Al pequeño le brillaron los ojos y se le ocurrió una idea.
—¿Te gustaría ayudarme a atrapar a quien destruye mis castillos?— preguntó.
El anciano sonrió y sus ojos se volvieron aun más expresivos, se levantó de la arena y emocionado accedió.
Los dos amigos empezaron a elaborar un plan para atrapar al intruso; cuando llegará la noche, el niño se alejaría caminando hacia atrás, con la cabeza de lado y los ojos entrecerrados para afinar la mirada, el viejo se escondería detrás de una rocas cercanas y esperaría en silencio a que el enemigo apareciera para destruir el inmenso y lujoso palacio, el palacio de su amigo, y por la mañana se lo contaría todo a él.

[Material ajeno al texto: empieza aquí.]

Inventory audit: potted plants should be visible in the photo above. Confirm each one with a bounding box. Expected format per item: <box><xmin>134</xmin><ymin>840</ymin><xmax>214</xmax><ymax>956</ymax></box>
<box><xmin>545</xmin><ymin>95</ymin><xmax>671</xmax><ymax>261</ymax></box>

Llegaron las seis, el pequeño se levantó y comenzó el plan.
Cuando se iba, dirigió la mirada al anciano y con la voz entrecortada le preguntó:
—Esta noche lo vamos a atrapar, ¿verdad?.
El viejo lo miro con sus ojos expresivos, le regaló una sonrisa y asintió con la cabeza.
Esa noche no pudo dormir; recordó todas las mañanas que llevaba desilusionándose al encontrar sus castillos transformados, imaginó que tendrían que ser muchos los intrusos, porque en realidad, no destruían sus castillos totalmente, sino que los alteraban en forma y tamaño. Conforme fue avanzando la noche decidió no pensar más en el intruso y prefirió repasar las formas que habían quedado pendientes en el palacio que había construido esa tarde.
—¡Más columnas!—se decía. —¡Necesito hacer más columnas!. También necesito hacerle otro piso completo a mi palacio y construir un establo más grande para los caballos.
Con estas imágenes frescas en la mente, se quedó dormido.
A la mañana siguiente, los latidos de su corazón lo despertaron; había llegado el momento de conocer la identidad de su enemigo. Seguramente su palacio ya había sido transformado, pero ahora, y gracias al anciano, sabría quien lo había hecho. Se vistió lo más rápido que pudo y salió a toda velocidad hacía la playa. Al llegar encontró, como todos los días, su obra totalmente alterada. La diferencia de esta mañana, era que el viejo, había estado vigilando toda la noche. Ahí estaba, sentado en la arena, inclinado hacía el frente y abrazándose las piernas contemplando el mar.
El niño se acercó cauteloso y el anciano lo sintió.
—¿Lo viste?— preguntó nervioso.
—Sí— contestó el viejo sin voltear a verlo.
—¿Viste como lo hizo?—volvió a preguntar el pequeño y sentía que el corazón se le salía por la garganta.
—No vi exactamente cómo lo hizo, pero ya sé quién es— aclaró el anciano.
El niño tragó saliva y sintió que las piernas se le doblaban.
—¿Dijo algo antes de empezar a destruirlos?— preguntó lleno de ansiedad.
El anciano volteó lentamente, lo miró directo a los ojos para decirle:
—Sí, si habló antes de empezar a cambiarlos, dijo: “Esta noche lo vamos a atrapar ¿verdad?” y después se alejó caminando hacía atrás, con la cabeza de lado y los ojos entrecerrados para afinar la mirada.